# Fahrrad-Schrauber



## stonebike (12. August 2006)

Hallo zusammen,

wir sind ne kleine Biker-Family und neu zugezogen. Suchen deshalb einen zuverlässigen Händler zur Betreuung unserer Bikes.

Wir wohnen in Veitsbronn (Fürther Land)

Hat jemand vielleicht nen Tip ?

Danke für Eure Mühe !!

Ciao

Stonebike


----------



## showman (12. August 2006)

Wo sind denn die Fürther??? Kenn mich in Fürt net so aus aber probier halt mal das Adrenalin.

Gruß Showman


----------



## MTB-News.de




----------



## Riddick (13. August 2006)

Hätte auch spontan das Adrenalin oder Rössleins Radlereck empfohlen.


----------



## SpongeBob (14. August 2006)

Wenn dir der Weg nach Nürnberg nicht zu weit ist empfehle ich mal Coffee 

Oder DAS hier


----------



## harry kroll (15. August 2006)

auch ich würde rössleins radlereck ausprobieren. der chef luggi ist super nett, und die beiden schrauber sind auch total ok. olli heißt der ältere mit brille und klatze. und das beste ist, die wissen auch alle von was sie reden.

ciao harry


----------



## stonebike (16. August 2006)

Einen Herzlichen Dank an Euch Alle  

Auf Biker kann man sich halt verlassen 

Ciao


----------



## Diva (1. September 2006)

Ich kann die Fahrradecke in Erlangen empfehlen. 
http://www.fahrradecke.de/ 

Das ist ein gut organisierter und strukturierter Laden mit gutem Personal. 
Dafür etwas teurer, aber seinen Preis durchaus wert. 
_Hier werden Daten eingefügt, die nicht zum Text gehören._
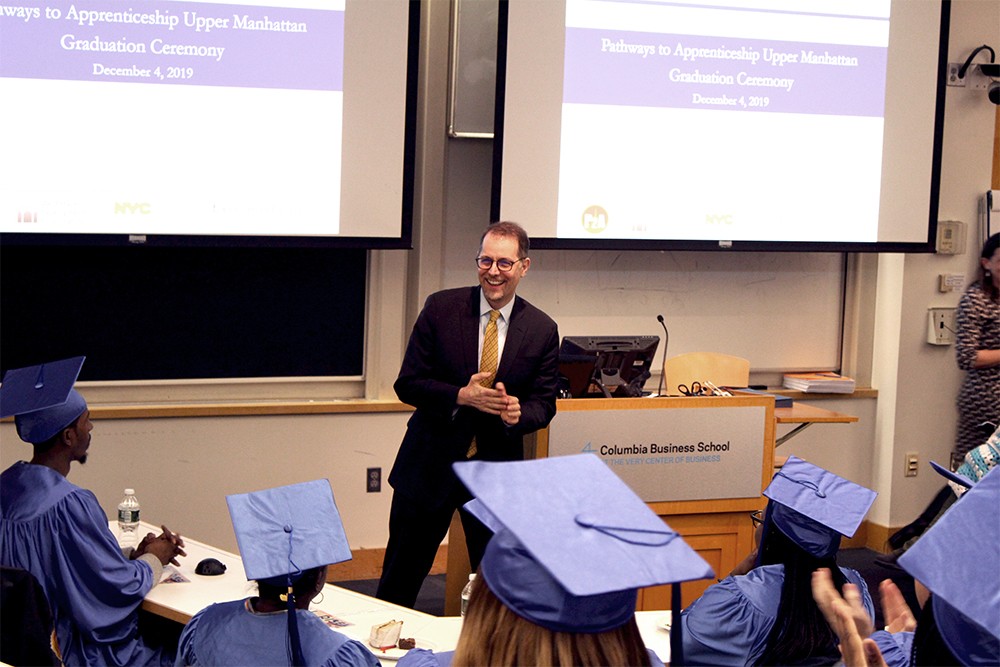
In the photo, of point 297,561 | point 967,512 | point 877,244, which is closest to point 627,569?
point 967,512

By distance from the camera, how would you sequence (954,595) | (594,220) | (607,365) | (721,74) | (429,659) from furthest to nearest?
(721,74) → (594,220) → (607,365) → (429,659) → (954,595)

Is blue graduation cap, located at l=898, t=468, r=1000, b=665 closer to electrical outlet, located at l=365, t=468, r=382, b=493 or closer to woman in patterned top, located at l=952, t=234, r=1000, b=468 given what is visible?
electrical outlet, located at l=365, t=468, r=382, b=493

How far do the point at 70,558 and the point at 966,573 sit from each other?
2.53m

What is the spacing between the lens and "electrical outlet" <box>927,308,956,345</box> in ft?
21.2

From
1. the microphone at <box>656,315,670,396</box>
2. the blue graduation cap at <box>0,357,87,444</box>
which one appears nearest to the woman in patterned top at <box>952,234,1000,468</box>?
the microphone at <box>656,315,670,396</box>

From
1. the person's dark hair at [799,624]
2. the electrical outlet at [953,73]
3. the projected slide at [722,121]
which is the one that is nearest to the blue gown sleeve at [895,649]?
the person's dark hair at [799,624]

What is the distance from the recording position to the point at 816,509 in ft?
9.09

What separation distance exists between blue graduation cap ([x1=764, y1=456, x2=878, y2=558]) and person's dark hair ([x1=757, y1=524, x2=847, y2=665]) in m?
0.03

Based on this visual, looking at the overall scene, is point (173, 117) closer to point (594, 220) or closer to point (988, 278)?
point (594, 220)

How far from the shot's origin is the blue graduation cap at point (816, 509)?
9.02 feet

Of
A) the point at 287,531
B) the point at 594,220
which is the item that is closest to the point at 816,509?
the point at 287,531

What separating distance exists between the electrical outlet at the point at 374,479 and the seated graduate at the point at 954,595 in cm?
392

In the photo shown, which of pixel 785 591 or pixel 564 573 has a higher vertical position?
pixel 564 573

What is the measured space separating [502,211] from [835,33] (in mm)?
2073
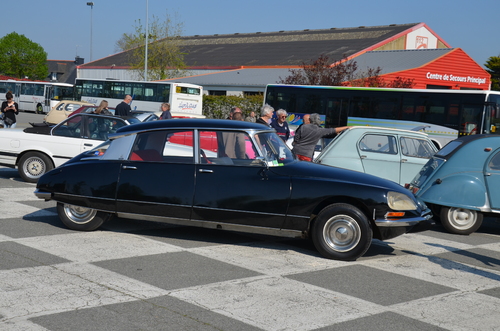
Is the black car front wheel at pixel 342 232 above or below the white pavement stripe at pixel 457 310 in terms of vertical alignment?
above

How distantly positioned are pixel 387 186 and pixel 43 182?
4502mm

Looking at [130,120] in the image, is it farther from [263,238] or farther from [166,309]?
[166,309]

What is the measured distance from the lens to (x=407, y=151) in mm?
10930

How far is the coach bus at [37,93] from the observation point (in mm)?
48459

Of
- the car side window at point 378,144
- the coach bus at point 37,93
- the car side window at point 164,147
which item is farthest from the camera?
the coach bus at point 37,93

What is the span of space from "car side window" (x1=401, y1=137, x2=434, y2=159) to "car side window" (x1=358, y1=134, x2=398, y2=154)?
205mm

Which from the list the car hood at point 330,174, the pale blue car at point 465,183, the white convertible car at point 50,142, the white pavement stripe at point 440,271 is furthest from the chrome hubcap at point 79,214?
the pale blue car at point 465,183

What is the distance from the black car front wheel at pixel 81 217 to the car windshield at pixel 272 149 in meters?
2.30

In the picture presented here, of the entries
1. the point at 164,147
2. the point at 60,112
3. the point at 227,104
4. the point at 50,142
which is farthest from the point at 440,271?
the point at 227,104

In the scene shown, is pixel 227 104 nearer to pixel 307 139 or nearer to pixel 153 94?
pixel 153 94

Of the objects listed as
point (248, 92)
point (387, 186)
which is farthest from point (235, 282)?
point (248, 92)

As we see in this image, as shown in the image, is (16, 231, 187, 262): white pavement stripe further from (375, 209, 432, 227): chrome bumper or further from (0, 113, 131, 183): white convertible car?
(0, 113, 131, 183): white convertible car

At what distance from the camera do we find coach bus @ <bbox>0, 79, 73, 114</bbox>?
1908 inches

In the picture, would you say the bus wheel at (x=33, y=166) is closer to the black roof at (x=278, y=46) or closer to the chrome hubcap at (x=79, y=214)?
the chrome hubcap at (x=79, y=214)
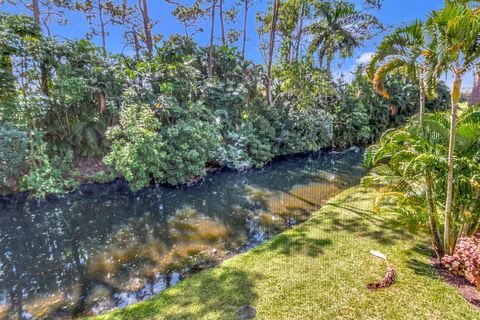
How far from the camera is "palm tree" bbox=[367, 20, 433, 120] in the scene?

Was sie nicht vorrätig haben, wird gerne und jederzeit zuverlässig und schnell bestellt, egal was es ist. Anfragen werden schnell und kompetent auch per Email beantwortet.

Ich bin vor 5 Jahren durch Zufall auf den Laden gestoßen, als ich in Erlangen mal alle Radläden abklapperte auf der Suche nach einer guten Radhose und bei diesem Laden bin ich hängengeblieben. 

Viel Spaß beim Radfahren in und um Veitsbronn, vielleicht sieht man sich mal!
Grüße Manu


----------



## thaper (19. September 2006)

ja adrenalin oder rösslein.... oder in erlangen sunshine sports... bei rösslein war ich au scho ma aktiv die sin alle cool drauf


----------